Toward the beginning of Zinky Boys, Svetlana Alexievich states that she didn't use people's real names in the book (mostly to protect their privacy) but kept a record of them in case her sources ever wanted to "go public." She then has a list of names of various people. What is this list? Are these people who ultimately decided to "go public"?
At least one name on the list isn’t real.
Later editions of the book are supplied with the materials of Alexievich’s court trial on the charges of slander and offending Soviet veterans. One of the complainants, Oleg Liashenko, said that his words in the book were distorted, and his last name was printed incorrectly.
The book list still puts him as “Private Oleg Lelyushenko”, not Liashenko.
In court, Alexievich explains that she changed the name to protect her interviewee (Soviet soldiers signed non-disclosure papers). She also notes that since the name is not real, the hero in the book is a composite character (собирательный образ).
Here’s an account of these events in Telling and Retelling a War Story: Svetlana Alexievich and Alexander Prokhanov on the Soviet-Afghan War by Holly Myers:
She [Alexievich] was afraid for him, afraid that he would run into trouble with the KGB, because “all of you” had been forced to sign an agreement not to disclose military secrets. “And I changed your surname,” she continued. “I changed it in order to protect you, but now, I should use this to protect myself from you. In so far as it is not your surname, then it is a collective image... And your claims are groundless...” At this, Liashenko seems to become confused, protesting: “But no, they’re my words. I said this... That’s where and how I was wounded... And... Everything there is mine.

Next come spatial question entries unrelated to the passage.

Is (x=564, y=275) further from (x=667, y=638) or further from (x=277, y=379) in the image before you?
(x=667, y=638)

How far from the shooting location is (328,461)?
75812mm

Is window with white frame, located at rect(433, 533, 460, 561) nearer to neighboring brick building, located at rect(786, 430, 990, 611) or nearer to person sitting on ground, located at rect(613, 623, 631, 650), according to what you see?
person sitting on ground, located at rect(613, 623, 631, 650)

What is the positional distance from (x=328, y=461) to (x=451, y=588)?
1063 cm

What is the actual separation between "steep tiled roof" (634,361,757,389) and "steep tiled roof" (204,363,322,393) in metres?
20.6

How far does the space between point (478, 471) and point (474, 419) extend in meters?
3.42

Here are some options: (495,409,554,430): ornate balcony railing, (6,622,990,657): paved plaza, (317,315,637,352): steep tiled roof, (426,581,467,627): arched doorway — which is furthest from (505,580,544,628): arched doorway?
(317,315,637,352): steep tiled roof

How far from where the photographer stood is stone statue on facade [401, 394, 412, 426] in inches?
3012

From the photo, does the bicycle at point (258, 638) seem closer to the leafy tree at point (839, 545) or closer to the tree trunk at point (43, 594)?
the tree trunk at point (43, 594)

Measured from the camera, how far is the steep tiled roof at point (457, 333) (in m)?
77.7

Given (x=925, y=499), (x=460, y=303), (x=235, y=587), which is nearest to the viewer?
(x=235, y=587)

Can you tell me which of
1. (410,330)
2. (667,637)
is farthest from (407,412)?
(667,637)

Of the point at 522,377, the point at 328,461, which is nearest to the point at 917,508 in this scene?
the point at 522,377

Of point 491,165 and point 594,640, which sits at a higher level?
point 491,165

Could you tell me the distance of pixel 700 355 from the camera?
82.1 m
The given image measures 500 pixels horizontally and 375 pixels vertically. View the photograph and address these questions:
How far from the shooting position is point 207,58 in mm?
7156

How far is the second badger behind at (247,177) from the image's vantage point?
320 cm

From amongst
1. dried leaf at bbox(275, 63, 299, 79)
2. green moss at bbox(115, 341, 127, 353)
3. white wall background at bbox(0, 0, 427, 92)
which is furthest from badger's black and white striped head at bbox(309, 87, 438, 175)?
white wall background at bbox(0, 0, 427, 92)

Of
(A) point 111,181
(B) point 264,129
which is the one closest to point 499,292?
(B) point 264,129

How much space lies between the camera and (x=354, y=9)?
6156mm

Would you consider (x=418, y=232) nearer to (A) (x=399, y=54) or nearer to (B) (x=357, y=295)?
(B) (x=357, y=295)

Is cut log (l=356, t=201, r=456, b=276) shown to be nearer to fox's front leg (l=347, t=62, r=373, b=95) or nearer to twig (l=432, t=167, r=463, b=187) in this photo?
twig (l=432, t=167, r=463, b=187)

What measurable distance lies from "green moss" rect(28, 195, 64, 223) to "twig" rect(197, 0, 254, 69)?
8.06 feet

She characterizes Liashenko as “a prototype” in her interview with a journalist Tatiana Beck (PDF)
This implies two possible reasons for name-changing:
a) To protect the witnesses
b) If some stories in the book were composed out of several sources, the interviews should be ascribed to a fictional name
Comment on the interview from Iryna Hniadzko, Svetlana Alexievich: Fiction and the Nonfiction of Confessions (PDF):
What we can understand in these words is that Alexievich’s texts are collages of different little stories told by several people which she would later montage into one coherent narrative. With time, all those collages stories would get into a bigger collage of a book under one unifying theme. We do not know for sure if the name of the interviewee was real or it was a random name for a composite character. […] It is very important that we understand that a name of the interviewee might be made-up, and one narrative itself might be a collective semi-fictional story of multiple interviewees put together under one title.
Some names on the list are truncated: e.g., Konstantin M., military adviser.
So this is not the list of real names from the author’s diary. Some of the names are real, but not all of them. Its usage also can be discussed in the terms of artistic purposes. The names provide a sense of authenticity. Natalya Sivakova, Belarusian scholar, in her paper ОСОБЕННОСТИ ТЕКСТУАЛЬНОЙ ОРГАНИЗАЦИИ ДОКУМЕНТАЛЬНОЙ ПОВЕСТИ СВЕТЛАНЫ АЛЕКСИЕВИЧ «ЦИНКОВЫЕ МАЛЬЧИКИ» (“Aspects of the textual organization of Svetlana Alexievich’s Zinky Boys”, PDF) argues that omitting the names in the main section of the book echoes the seal of confession. Out of self-preservation the heroes have to give up their individuality, and they are not the same after the war.
And LA Times review says
The effect is of confronting a series of everymen and everywomen, archetypal and yet wholly specific — or perhaps more accurately, interchangeable: What happened to them could happen to anyone.